■ CONSIGNE 1 ■
Répondez à ces questions à l'aide du passage ci-dessous :
(a) Quel roman certains militants lisaient-ils dans la rue ?
(b) D'après le général Prayut, combien de temps faudra-t-il au moins attendre avant des législatives ?
(c) Depuis quel événement le royaume est-il englué dans une série de crises ?

■ PASSAGE FOURNI ■
═══
Certains militants ont également été vus lisant dans la rue "1984", le roman de George Orwell dénonçant le totalitarisme.
L'armée a prévenu les manifestants, ainsi que leurs familles, qu'ils risquaient des poursuites en cour martiale.
La réponse de la junte "révèle un état d'esprit totalitaire qui considère le respect des droits de l'Homme comme une entrave à l'exercice du pouvoir", a dénoncé mardi Brad Adams, responsable de l'ONG Human Rights Watch pour l'Asie.
"Le salut à trois doigts des Hunger Games adopté par les manifestants à Bangkok est un acte symbolique de défi pacifique par ceux qui reconnaissent -- comme ceux des districts rebelles du film-- qu'ils n'ont pas beaucoup de chance de succès, mais qui décident avec courage de faire entendre leur voix malgré tout", a-t-il ajouté.
L'armée a expliqué avoir pris le pouvoir pour restaurer l'ordre public après sept mois de manifestations contre le gouvernement de Yingluck Shinawatra, soeur de Thaksin.
Le général Prayut a indiqué la semaine dernière qu'il n'y aurait pas de législatives avant au moins un an, pour permettre dans l'intervalle la rédaction d'une nouvelle Constitution et tenter de mettre un terme à près de dix ans de troubles politiques.
Depuis le putsch de 2006, le royaume est en effet englué dans une série de crises entre les ennemis et les partisans de Thaksin. Malgré son exil, le milliardaire reste le facteur de division de la société entre les masses populaires du Nord et du Nord-Est, qui lui sont fidèles, et les élites de Bangkok proches du palais et soutenues par l'armée, qui le voient comme une menace pour la monarchie.
═══
Données enregistrées

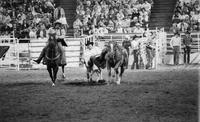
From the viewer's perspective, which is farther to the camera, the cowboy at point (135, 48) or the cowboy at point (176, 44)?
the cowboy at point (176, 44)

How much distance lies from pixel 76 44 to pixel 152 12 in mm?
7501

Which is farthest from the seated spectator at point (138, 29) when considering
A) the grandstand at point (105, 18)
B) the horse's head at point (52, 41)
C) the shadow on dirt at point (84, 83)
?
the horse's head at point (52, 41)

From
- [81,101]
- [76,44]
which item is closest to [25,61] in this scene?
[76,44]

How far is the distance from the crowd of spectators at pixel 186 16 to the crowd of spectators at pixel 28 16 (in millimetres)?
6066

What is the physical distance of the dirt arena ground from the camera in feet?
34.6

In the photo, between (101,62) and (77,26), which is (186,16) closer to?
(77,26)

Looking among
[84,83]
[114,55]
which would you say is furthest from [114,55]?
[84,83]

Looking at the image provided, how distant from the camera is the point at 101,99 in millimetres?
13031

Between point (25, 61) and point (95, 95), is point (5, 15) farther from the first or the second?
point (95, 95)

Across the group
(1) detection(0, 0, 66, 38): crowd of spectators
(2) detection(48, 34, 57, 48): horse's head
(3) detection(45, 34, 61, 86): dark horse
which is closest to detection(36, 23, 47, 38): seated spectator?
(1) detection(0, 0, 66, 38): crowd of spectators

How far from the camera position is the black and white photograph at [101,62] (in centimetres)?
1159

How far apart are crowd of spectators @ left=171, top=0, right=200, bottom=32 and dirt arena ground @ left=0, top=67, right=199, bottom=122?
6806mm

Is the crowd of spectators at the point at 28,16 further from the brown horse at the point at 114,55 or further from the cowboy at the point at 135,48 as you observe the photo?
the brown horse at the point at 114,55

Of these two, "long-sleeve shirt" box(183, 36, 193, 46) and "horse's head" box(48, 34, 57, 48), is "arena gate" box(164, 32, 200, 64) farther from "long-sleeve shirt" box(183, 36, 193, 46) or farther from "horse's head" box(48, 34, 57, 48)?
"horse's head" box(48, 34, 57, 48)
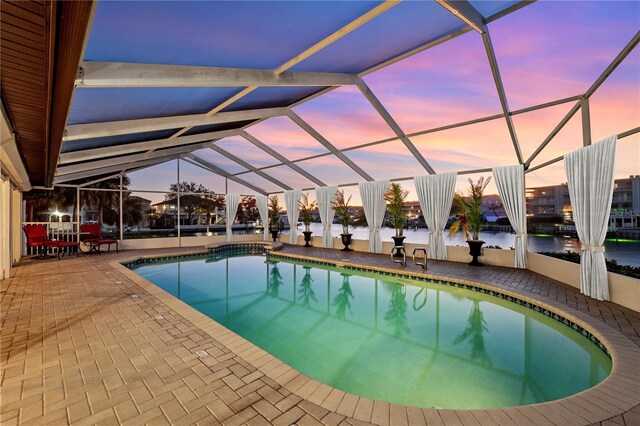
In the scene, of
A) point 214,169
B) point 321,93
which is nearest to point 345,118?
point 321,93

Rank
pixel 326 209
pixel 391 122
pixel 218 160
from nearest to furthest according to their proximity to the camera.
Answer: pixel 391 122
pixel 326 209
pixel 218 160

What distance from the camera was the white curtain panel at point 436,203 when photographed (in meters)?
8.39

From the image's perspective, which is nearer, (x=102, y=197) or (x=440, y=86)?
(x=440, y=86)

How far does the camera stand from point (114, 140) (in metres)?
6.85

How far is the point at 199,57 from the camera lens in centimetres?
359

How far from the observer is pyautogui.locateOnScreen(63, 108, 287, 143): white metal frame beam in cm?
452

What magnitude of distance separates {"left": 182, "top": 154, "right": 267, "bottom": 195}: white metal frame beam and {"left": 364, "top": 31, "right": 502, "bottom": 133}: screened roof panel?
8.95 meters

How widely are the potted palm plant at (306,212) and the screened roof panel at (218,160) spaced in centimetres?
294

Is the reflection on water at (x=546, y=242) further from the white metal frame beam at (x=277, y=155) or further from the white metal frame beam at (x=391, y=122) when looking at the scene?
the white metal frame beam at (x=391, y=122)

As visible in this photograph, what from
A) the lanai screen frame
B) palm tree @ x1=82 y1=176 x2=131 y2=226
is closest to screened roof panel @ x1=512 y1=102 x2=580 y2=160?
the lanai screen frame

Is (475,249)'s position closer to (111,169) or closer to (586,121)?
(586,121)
═══
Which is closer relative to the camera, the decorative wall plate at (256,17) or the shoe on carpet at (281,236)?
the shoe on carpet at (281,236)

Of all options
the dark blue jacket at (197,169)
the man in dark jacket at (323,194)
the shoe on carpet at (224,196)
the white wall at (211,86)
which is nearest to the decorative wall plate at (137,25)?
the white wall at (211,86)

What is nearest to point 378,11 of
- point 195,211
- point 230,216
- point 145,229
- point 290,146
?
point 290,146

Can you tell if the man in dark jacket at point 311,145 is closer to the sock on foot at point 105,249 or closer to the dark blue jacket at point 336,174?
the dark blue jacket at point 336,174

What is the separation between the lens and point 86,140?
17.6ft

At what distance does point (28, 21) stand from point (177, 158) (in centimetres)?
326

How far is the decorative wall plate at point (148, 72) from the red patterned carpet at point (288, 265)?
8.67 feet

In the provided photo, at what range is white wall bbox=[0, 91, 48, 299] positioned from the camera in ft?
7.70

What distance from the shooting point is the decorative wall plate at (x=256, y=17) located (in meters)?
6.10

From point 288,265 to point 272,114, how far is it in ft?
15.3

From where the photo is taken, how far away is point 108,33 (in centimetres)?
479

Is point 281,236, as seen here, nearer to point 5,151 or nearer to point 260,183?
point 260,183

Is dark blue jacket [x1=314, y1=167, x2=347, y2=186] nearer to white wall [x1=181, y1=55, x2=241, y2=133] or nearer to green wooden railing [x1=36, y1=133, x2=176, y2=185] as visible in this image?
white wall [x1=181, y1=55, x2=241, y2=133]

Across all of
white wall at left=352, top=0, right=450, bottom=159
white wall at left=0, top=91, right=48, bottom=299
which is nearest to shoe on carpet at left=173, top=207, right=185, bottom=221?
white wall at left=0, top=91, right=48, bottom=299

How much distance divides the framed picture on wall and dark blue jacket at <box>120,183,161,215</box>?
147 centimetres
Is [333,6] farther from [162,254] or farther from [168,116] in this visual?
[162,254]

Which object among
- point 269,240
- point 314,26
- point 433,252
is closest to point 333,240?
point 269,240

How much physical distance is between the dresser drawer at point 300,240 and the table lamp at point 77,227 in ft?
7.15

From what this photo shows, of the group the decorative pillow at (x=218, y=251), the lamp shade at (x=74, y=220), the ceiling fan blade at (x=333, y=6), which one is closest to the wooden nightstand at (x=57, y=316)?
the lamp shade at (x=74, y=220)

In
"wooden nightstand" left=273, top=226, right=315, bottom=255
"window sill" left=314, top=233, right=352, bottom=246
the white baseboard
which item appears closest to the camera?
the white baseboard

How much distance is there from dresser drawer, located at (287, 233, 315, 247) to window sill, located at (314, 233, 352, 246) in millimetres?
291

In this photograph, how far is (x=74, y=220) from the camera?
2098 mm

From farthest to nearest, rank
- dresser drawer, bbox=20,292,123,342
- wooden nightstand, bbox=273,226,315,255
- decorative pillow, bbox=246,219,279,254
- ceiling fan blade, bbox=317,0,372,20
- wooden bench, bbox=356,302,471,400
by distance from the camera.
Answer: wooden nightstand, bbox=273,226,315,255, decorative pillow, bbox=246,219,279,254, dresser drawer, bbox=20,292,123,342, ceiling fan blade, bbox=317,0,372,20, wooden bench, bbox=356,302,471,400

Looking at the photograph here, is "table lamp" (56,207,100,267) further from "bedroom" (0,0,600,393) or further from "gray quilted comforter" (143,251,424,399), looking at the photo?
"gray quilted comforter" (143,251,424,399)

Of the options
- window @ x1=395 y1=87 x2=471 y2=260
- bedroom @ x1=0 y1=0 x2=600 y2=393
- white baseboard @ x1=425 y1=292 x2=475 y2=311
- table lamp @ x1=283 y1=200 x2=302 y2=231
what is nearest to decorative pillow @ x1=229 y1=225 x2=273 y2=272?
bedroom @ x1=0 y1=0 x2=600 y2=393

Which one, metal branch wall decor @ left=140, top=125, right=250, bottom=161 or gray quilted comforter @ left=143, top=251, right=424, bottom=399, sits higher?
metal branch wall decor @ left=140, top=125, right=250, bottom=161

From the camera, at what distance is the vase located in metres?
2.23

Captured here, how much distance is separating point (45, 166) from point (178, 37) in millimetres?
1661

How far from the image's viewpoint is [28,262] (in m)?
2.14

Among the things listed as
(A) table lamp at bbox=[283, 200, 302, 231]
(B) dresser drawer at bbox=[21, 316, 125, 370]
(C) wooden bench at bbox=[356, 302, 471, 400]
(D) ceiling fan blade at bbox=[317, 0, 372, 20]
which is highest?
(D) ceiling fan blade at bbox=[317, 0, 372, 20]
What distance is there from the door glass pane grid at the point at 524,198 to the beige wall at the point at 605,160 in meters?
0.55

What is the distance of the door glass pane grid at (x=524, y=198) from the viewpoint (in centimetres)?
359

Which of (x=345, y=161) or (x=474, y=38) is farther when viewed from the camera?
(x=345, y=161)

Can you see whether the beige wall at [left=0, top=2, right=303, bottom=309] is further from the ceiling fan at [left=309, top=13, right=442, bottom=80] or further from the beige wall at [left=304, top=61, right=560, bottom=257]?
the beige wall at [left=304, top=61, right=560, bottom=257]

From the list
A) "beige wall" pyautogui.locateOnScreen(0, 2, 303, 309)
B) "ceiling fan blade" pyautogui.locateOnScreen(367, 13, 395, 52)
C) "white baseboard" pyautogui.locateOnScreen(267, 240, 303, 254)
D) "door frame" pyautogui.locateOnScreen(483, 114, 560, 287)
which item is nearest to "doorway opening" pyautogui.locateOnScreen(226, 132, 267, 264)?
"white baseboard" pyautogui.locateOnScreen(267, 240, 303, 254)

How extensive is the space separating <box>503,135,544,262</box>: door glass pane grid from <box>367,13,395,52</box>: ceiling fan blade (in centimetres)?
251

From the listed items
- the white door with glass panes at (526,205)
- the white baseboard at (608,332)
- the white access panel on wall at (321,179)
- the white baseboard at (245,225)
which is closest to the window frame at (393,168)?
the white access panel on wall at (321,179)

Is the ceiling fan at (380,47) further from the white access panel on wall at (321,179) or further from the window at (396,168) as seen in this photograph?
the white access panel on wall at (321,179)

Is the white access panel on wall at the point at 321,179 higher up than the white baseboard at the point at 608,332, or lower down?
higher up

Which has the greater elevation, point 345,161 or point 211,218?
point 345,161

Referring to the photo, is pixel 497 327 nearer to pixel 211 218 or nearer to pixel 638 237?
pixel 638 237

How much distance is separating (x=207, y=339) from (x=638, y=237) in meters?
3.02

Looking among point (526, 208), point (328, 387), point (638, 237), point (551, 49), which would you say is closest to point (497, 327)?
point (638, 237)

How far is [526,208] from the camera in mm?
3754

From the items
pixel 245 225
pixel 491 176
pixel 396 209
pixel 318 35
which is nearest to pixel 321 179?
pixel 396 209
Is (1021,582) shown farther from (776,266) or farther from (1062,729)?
═══
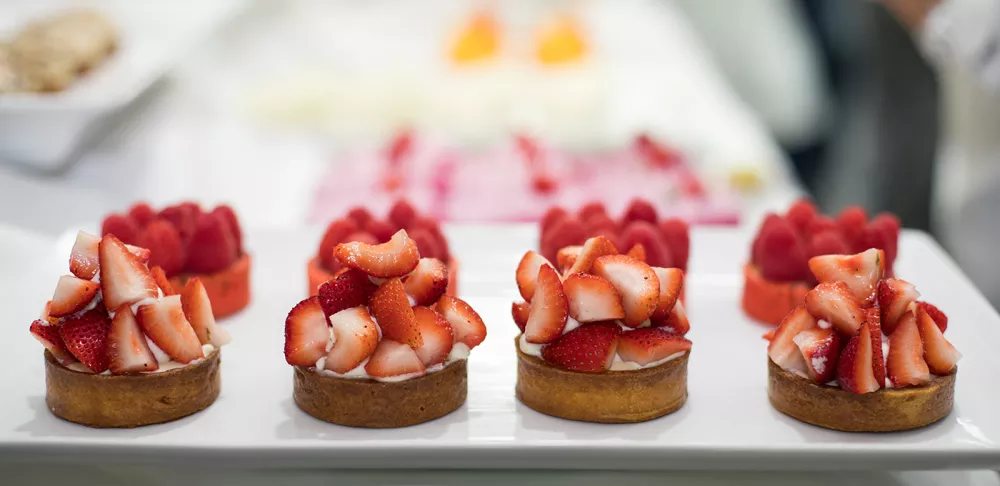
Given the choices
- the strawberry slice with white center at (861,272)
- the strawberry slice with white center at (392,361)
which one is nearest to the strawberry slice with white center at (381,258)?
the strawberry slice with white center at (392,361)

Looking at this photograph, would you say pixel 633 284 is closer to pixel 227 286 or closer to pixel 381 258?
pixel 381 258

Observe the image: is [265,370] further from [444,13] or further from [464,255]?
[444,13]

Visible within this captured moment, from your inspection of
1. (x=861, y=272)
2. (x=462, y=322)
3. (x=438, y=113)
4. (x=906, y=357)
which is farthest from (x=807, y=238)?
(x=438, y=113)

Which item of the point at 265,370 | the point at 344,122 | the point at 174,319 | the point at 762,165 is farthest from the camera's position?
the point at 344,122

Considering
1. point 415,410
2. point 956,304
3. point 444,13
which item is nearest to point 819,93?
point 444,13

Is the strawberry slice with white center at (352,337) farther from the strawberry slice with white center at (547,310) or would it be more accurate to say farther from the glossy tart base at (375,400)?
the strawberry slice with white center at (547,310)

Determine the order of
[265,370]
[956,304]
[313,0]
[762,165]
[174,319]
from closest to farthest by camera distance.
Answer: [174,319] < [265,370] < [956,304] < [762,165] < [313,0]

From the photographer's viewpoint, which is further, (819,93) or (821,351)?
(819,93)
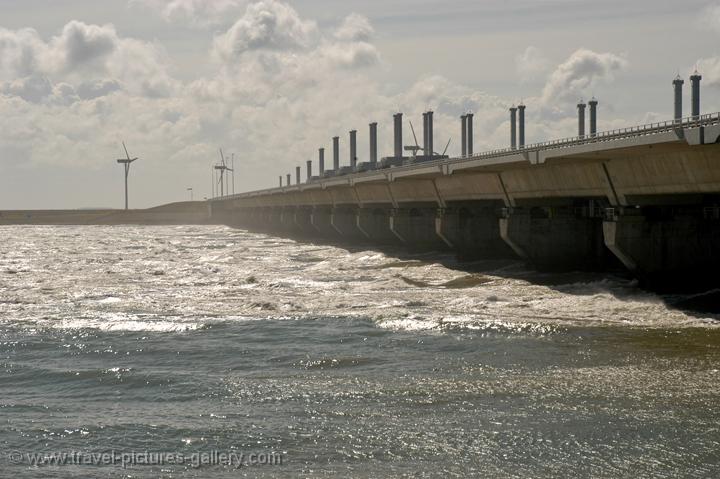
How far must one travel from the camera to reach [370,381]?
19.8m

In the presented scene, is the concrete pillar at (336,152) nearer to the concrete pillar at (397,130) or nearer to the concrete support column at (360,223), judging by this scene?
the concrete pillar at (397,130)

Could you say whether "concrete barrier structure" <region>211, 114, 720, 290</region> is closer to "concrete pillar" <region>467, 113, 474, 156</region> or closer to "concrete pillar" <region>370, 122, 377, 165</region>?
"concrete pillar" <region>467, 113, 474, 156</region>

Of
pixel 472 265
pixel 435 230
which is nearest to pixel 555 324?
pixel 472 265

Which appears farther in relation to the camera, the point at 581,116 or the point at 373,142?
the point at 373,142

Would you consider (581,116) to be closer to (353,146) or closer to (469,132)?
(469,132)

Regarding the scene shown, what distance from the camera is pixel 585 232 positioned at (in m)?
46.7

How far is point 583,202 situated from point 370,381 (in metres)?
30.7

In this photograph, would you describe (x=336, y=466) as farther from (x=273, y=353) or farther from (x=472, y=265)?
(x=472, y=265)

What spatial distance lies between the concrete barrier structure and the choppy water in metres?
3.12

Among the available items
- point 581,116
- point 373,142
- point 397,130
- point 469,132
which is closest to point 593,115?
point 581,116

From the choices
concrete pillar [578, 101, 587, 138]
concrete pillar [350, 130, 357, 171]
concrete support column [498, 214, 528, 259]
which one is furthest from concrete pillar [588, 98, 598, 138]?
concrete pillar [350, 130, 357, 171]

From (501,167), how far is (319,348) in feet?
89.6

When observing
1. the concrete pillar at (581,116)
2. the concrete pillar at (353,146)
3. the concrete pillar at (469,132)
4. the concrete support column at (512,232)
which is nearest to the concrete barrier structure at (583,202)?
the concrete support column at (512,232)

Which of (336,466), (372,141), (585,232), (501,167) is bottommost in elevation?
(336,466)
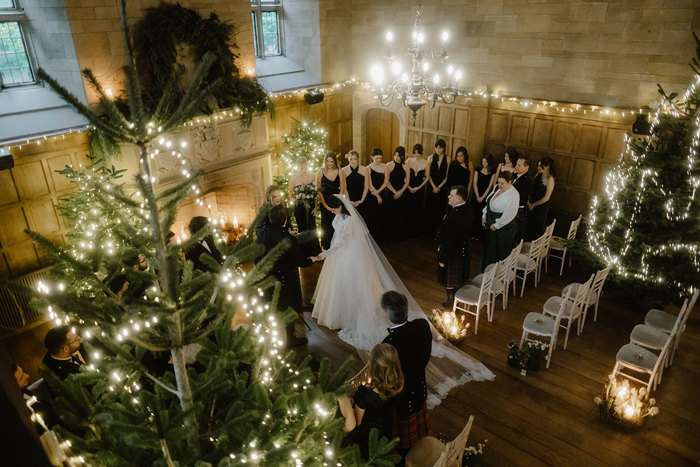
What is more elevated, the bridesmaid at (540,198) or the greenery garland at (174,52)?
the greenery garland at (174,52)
═══
■ CONSIGNE 2 ■
Repérez dans les enregistrements toutes les lignes qui contiennent le mot "barrier", puis recopiez-les.

■ RÉPONSE 1 ■
(a) "1984", le roman de George Orwell.
(b) Au moins un an.
(c) Le putsch de 2006.

■ RÉPONSE 2 ■
Could you say whether "concrete barrier structure" <region>211, 114, 720, 290</region> is closer to "concrete pillar" <region>467, 113, 474, 156</region> or closer to "concrete pillar" <region>370, 122, 377, 165</region>?
What spatial distance lies between the concrete barrier structure and the choppy water in metres?
which is nearest to the concrete barrier structure at (583,202)?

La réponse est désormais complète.